Materials and methods: Male Sprague-Dawley rats weighing 300 to 400 g were anesthetized with intraperitoneal ketamin and midozalim. The internal jugular vein and femoral artery were isolated and cannulated with 50-gauge silicone catheter containing 0,1ml heparinised saline. Tracheotomy secured the airways. A 3 cm laparotomy (trauma) was performed followed by closure with a running 3-0 suture. The femoral artery was attached in line to a blood-pressure monitor. Blood was then withdrawn from the internal jugular vein. The mean arterial pressure was reduced to 30 mmHg for a time period of 45 minutes. Resuscitation involved noradrenalin for group A (n=8) and amylopectin (HAES 6%) for group B (n=8) for a time of 45 minutes to simulate pre-clinical circumstances. The shed blood was kept at 37°C and re-infused to simulate clinical treatment phase. Four hours after clinical resuscitation, rats were killed. The lung and intestinal injury were assed histologically. The lung edema was measured by light microscopy (surface of alveolar-capillary block). The intestinal injury was measured according to Park (0-III).

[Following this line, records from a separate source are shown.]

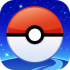Cover Pokémon GO (iOS)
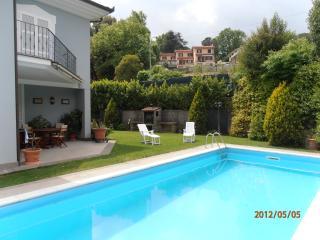 Casa di Flo': appartamento in villino trifamiliare, Soriano nel Cimino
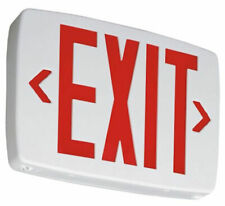 Lithonia Lighting Quantum Thermoplastic LED Emergency Exit Sign (Damaged Box)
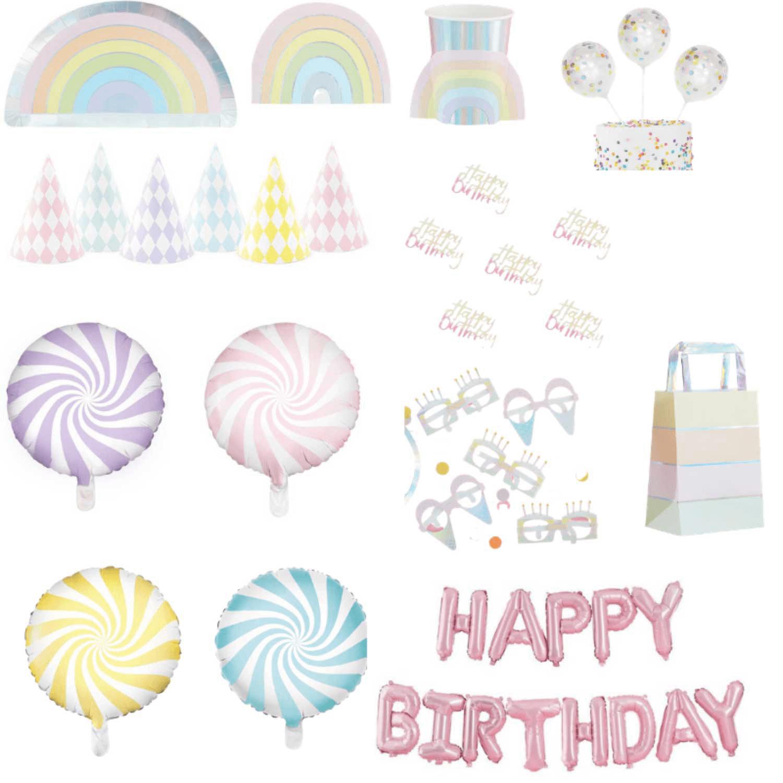 Kit décoration anniversaire arc-en-ciel pastel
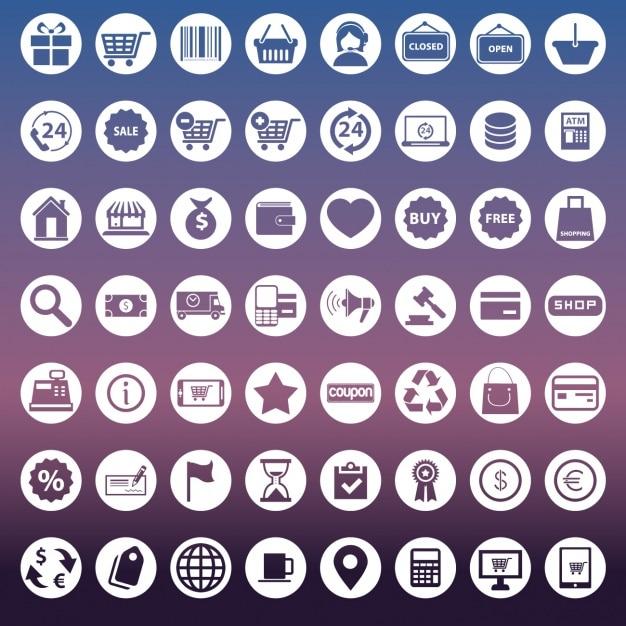 Inzameling van pictogrammen voor e-commerce Gratis Vector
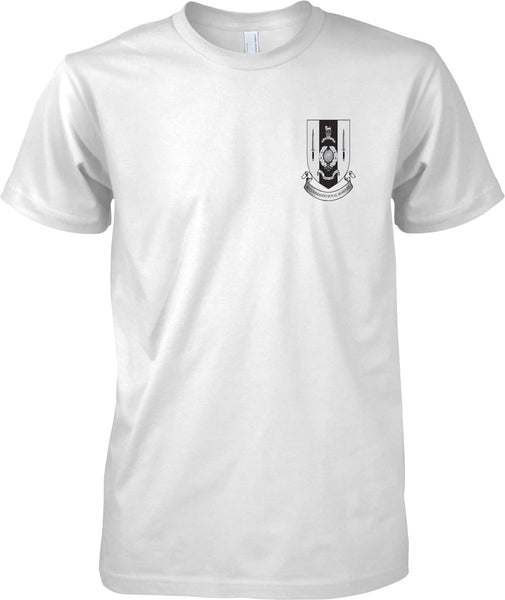 40 Commando Badge - Royal Marines Official T-Shirt Mono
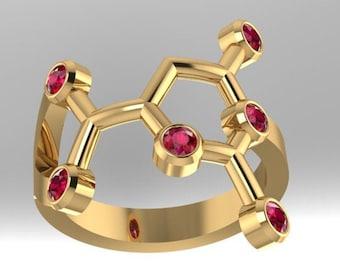 "Orotic Acid molecule solid gold ""Erotic Acid"" or ""vitamin B-13"" ring set with genuine birthstones - Molecular Bliss"
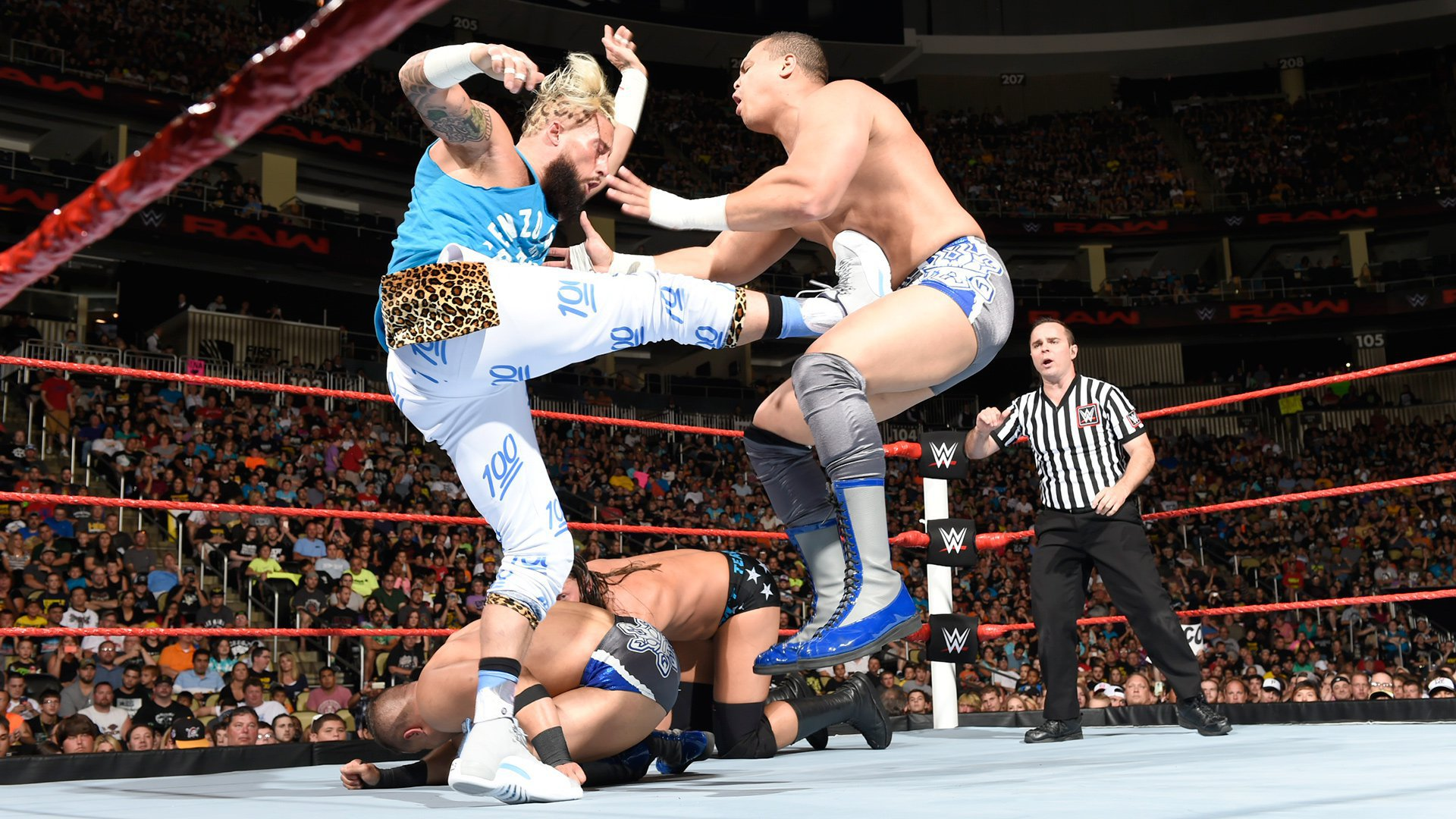 Image result for enzo amore and big cass vs shining stars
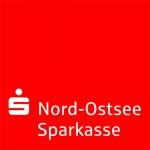Immobiliencenter der Nord-Ostsee Sparkasse
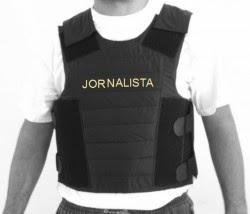Colete-Jornalista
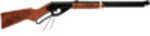 Daisy Red Ryder 75th Anniversary Air Rifle Lever .177 BB Maple Stock Black 7938     This limited edition air rifle celebrates the 75th Anniversary (1940-2015) of the Red Ryder BB gun. The rich traditi...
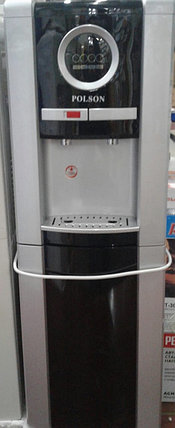 Диспенсер для воды  компрессорный с холодильником, фото 2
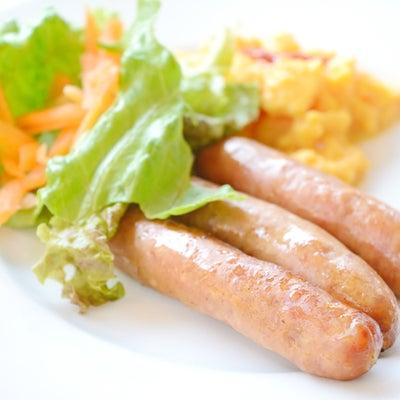 [末期がんにならない食事術]214:ソーセージなどの加工品には癌リスクがあるの記事に添付されている画像
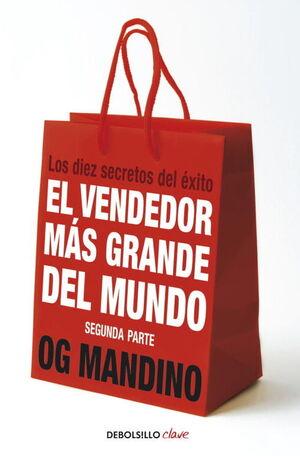 EL VENDEDOR MÁS GRANDE DEL MUNDO II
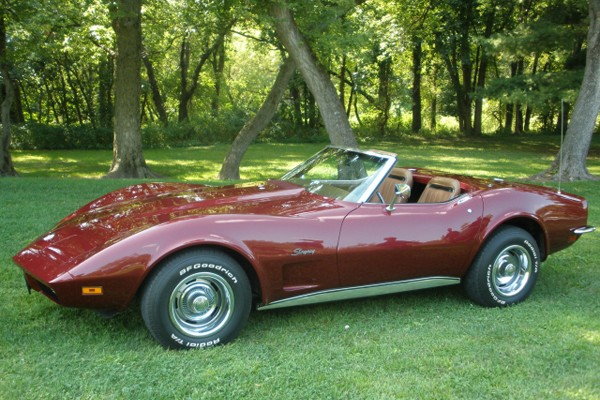 Don Rutenbeck's 1973 Chevrolet Corvette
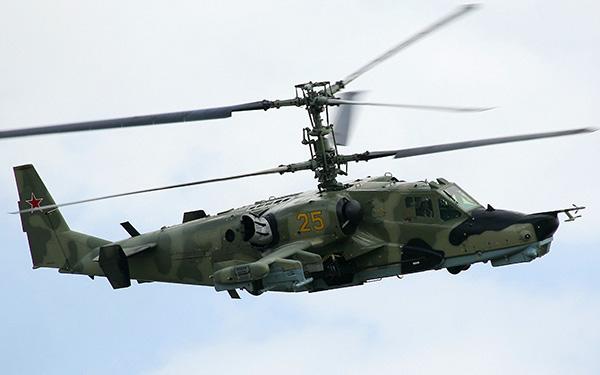 Вертолет Ка-50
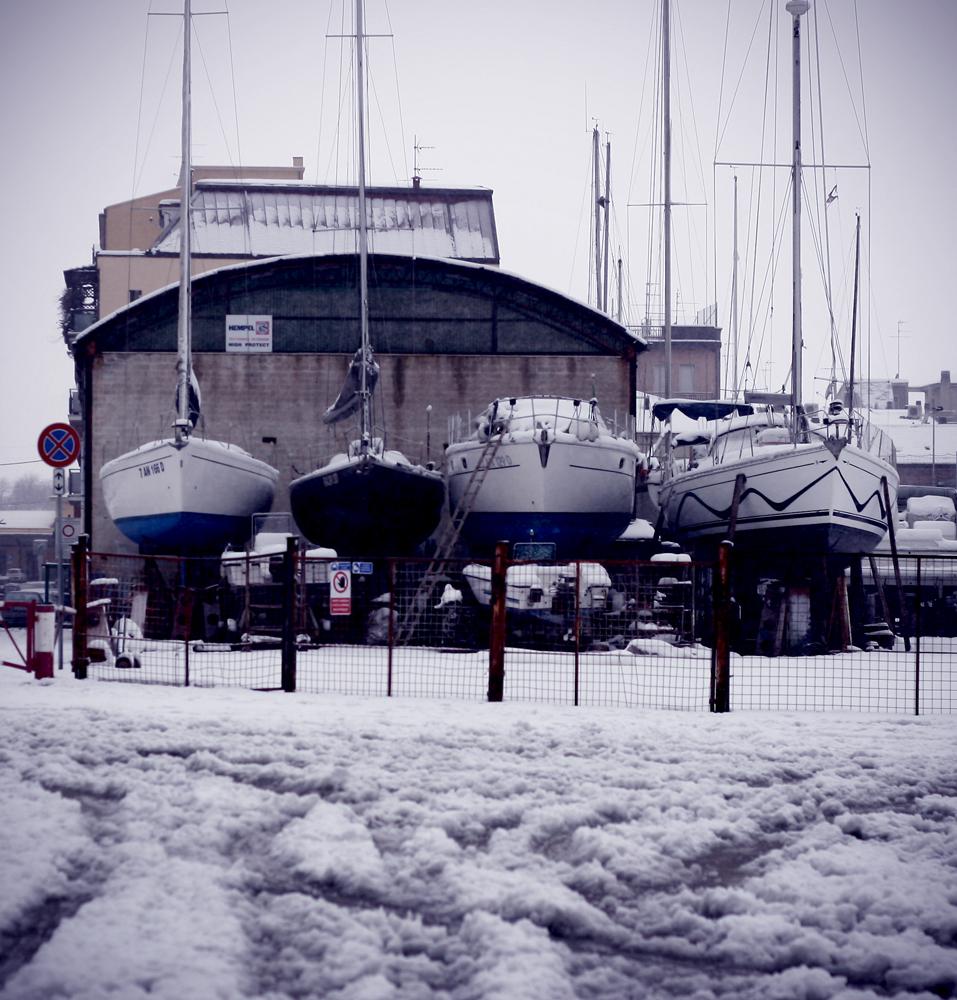 Laura Mecozzi, il molo di San Benedetto con la neve, 5 febbraio 3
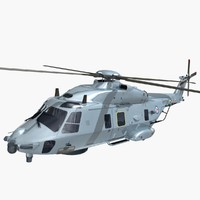 nhindustries helicopter royal norwegian 3ds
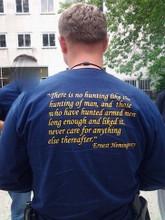 Hunter of Men Shirt
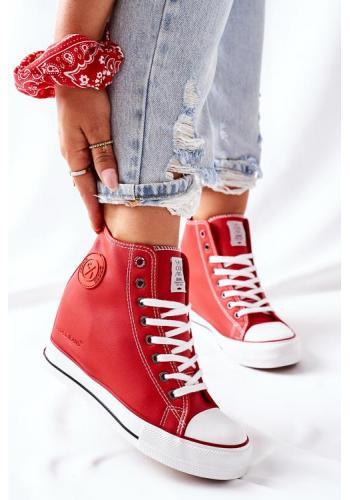 Červené kožené Sneakersy na klínovom podpätku pre dámy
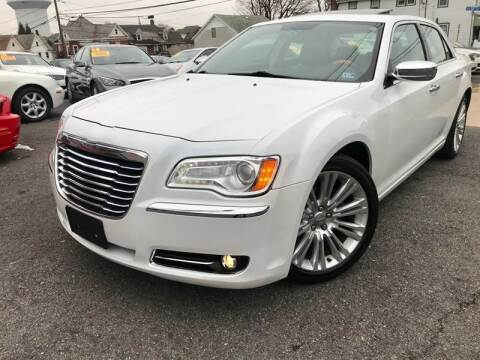 2012 Chrysler 300 for sale at Majestic Auto Trade in Easton PA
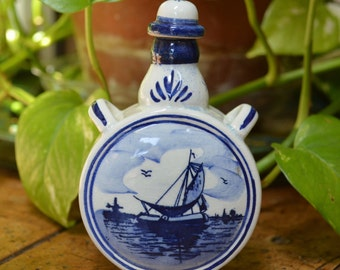 Delft Bottle with Ship and Windmills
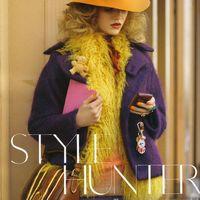 Style hunter megrendezve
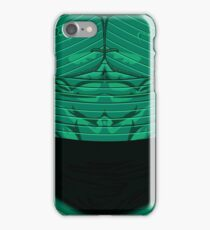Abomination Case iPhone Case/Skin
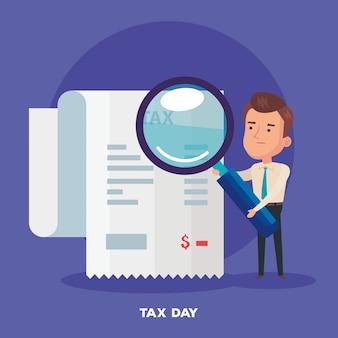 Illustration de la journée fiscale avec le caractère de l'homme d'affaires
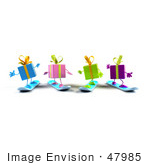 #47985 Royalty-Free (Rf) Illustration Of A Group Of Four 3d Present Mascots Snowboarding - Version 4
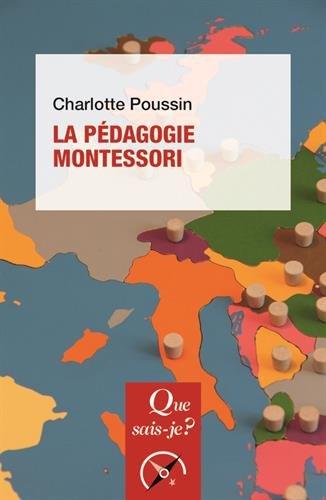 pédagogie Montessori (La)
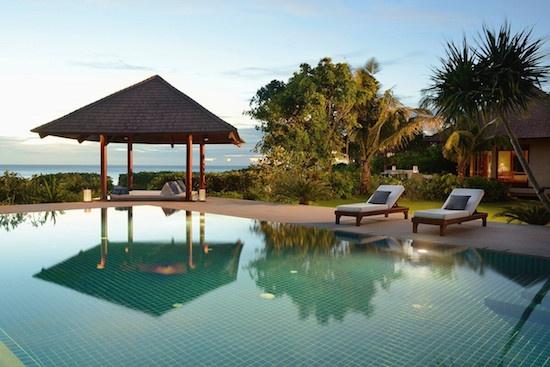 Amanpulo pool villa
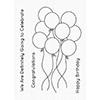 MFT Stamps Balloon Bundle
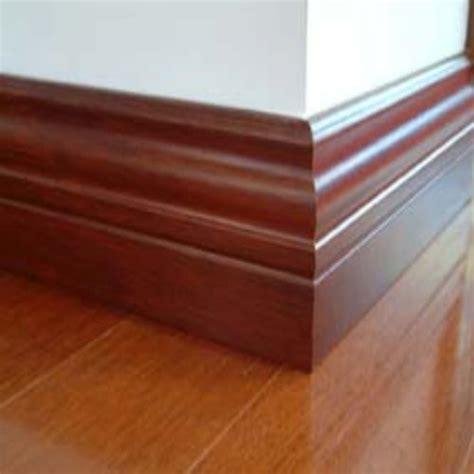 buy  wooden skirting dubai abu dhabi al ain uae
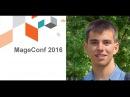 MageConf 2016 Дмитрий Науменко Профилирование в PHP с XDebug XHprof Blackfire
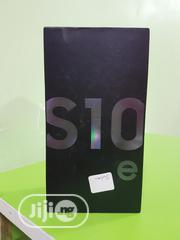 New Samsung Galaxy S10e 128 GB Black | Mobile Phones for sale in Abuja (FCT) State, Wuse 2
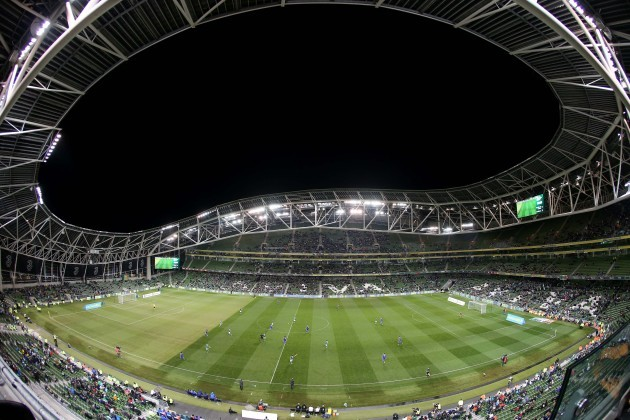 General view of empty seats in the Aviva Stadium during the match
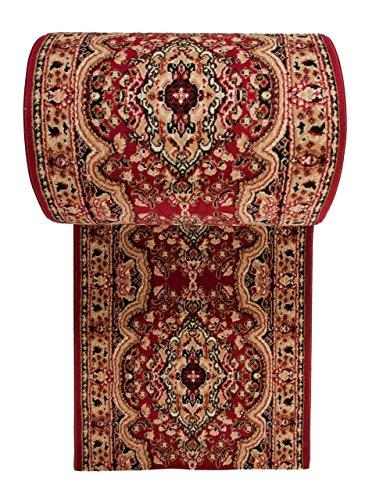 WE LOVE RUGS CARPETO Läufer Teppich Flur in Rot - Orientalisch Muster - Kurzflor Teppichlaufer Verona Kollektion 60 x 175 cm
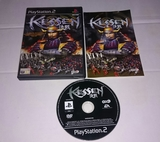 Kessen PlayStation 2 - foto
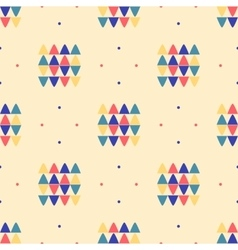 Geometric seamless pattern ethnic textile minimal vector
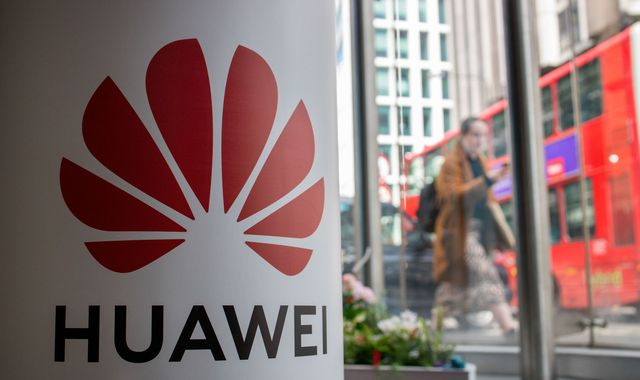 Huawei 'confident' UK will choose to include it within 5G infrastructure
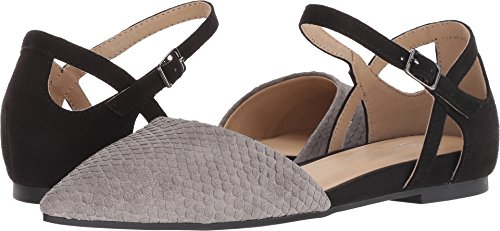 CL by Chinese Laundry CL by Laundry Women's Helena Grey/Black Snake Suede 6.5 M US (Print Flats Suede)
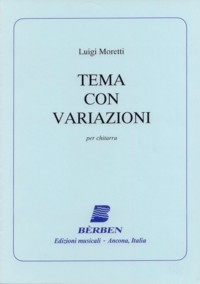 Tema con variazioni available at Guitar Notes.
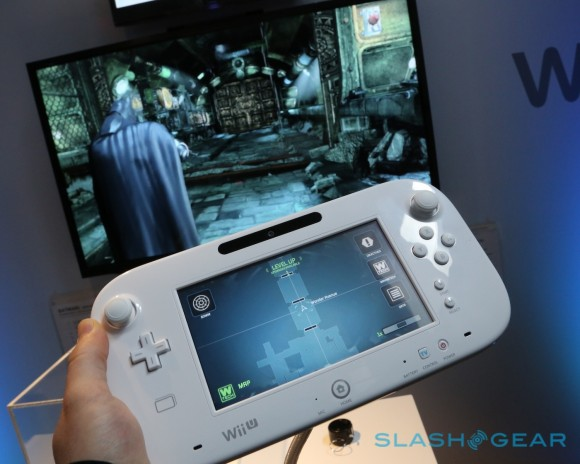Nintendo Wii U 2012 de manos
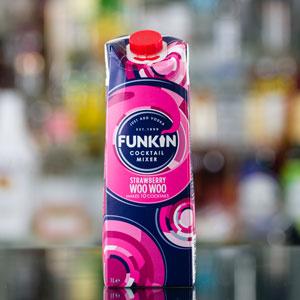 Funkin Strawberry Woo Woo Mixer 1ltr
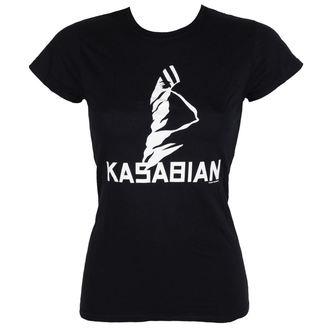 t-shirt metal donna Kasabian - Ultra Skinny - ROCK OFF, ROCK OFF, Kasabian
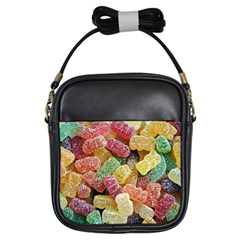Jelly Beans Candy Sour Sweet Girls Sling Bags by Nexatart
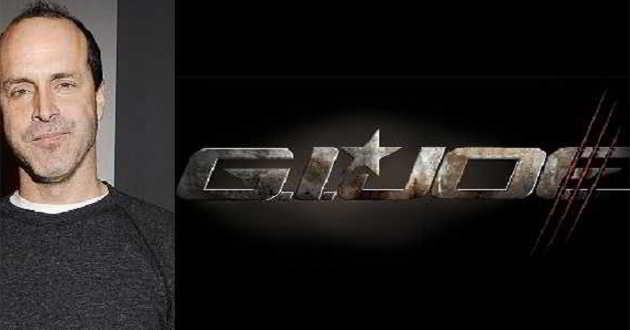 'G.I. Joe 3': Paramount Pictures em negociações com o realizador D. J. Caruso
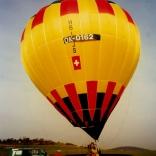 balon v.č. 162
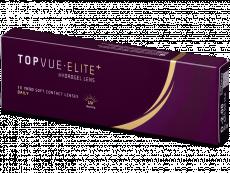 TopVue Elite+ (10 lentes)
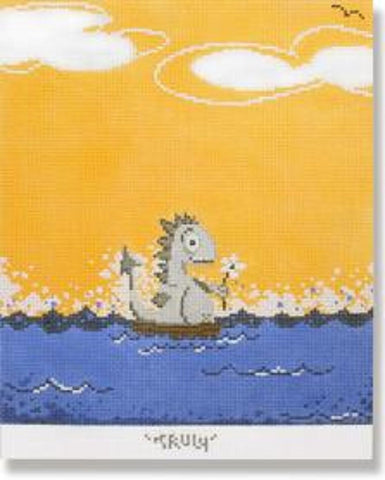 NEEDLEPOINT Handpainted James Polisky TRULY 7 x 8.5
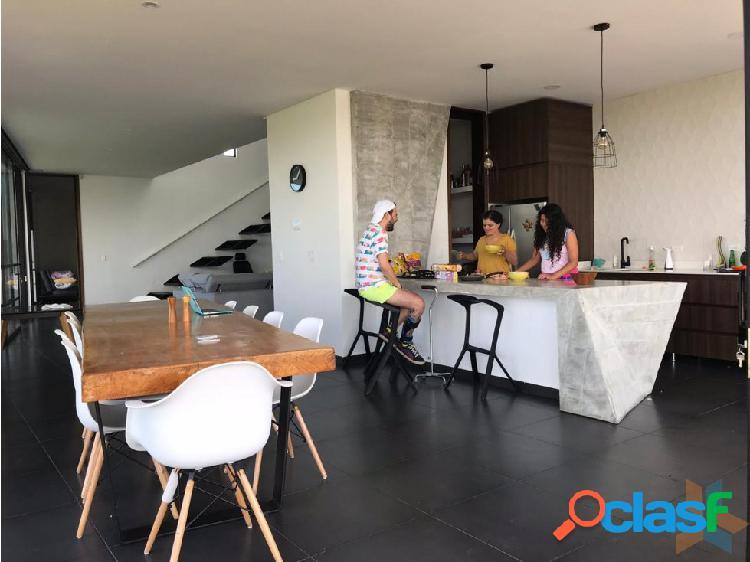 Se Alquila Casa Campestre En Pereira Via Armenia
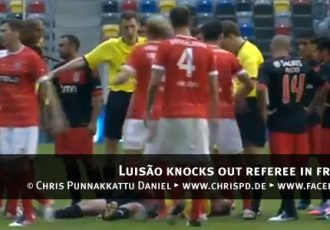 VIDEO: Luisão knocks out referee in friendly match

Results: Mean surface of the alveolar-capillary block in group A was 16,085 μm2 (14,023–19,109) and 23,382 μm2 (15,360–31,552) for group B. The intestinal basal membranes of group A and B showed an average damage score (Park) of 0,16 and 0 for the mucosa of small intestine. The damage to the muscularis averaged 0,33 for both groups.
Conclusion: Resuscitation using noradrenalin produced less lung injury compared to colloidal fluid resuscitation, while no histological difference of intestinal injury was observed. Further trials with longer observation periods are necessary to rule out late onset lung and intestinal injury.